De wijnkooper en de sekretaris bouwens bleven nog een oogenblik fluisteren. De laatste begon:
‘Alles heel netjens! Er valt niets op aan te merken!’
‘Neen! Ten minste de heeren de huibert....’
‘Natuurlijk! Alles is precies zoo gebeurd, dat kan niemand ontkennen. Ik geloof den notaris wel, maar er blijft nog wat over!’
‘Zoo, zou u denken?’
‘Welzeker! Heb-je dan niets gemerkt, koningswinter!’
‘Ja wel! Ze hadden het op mij begrepen!’
‘Neen! Heel wat anders! Ze maken het ons duidelijk, waarom die leuven heenging, maar niemand sprak van zijn komst. Waarom kwam hij?’
‘Juist! Waarom kwam hij?’
‘En nu is de zoon van onzen dominee geëngageerd met dat nichtjen uit den Haag, dat wegloopt op het moment, als leuven verdwijnt.... daar steekt wat achter, koningswinter!

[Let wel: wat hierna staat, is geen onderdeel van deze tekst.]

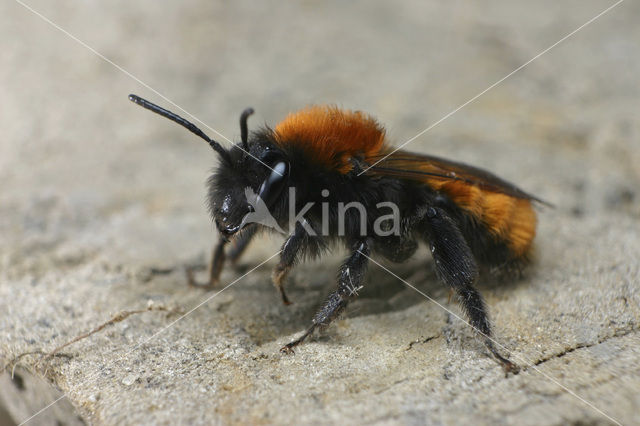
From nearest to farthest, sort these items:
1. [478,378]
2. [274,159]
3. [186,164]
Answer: [478,378] < [274,159] < [186,164]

Ik gaf een fijne flesch, om de waarheid te weten.... heb je geen idee?’
‘Geen idee! Ik geef er twee....’
De heer jan bouwens greep zijn hoed. Van den diepzinnigen heer koningswinter was de oplossing dezer moeyelijkheid niet te verwachten. En deze laatste maakte zich klaar zijn vrijgezelsmaaltijd op zijne kamer te genieten, terwijl hij onder weg de vraag stelde, of het gewone schaaltjen rijst met bessensap ditmaal ook verruild mocht zijn voor een schijfjen pudding met rhumsaus.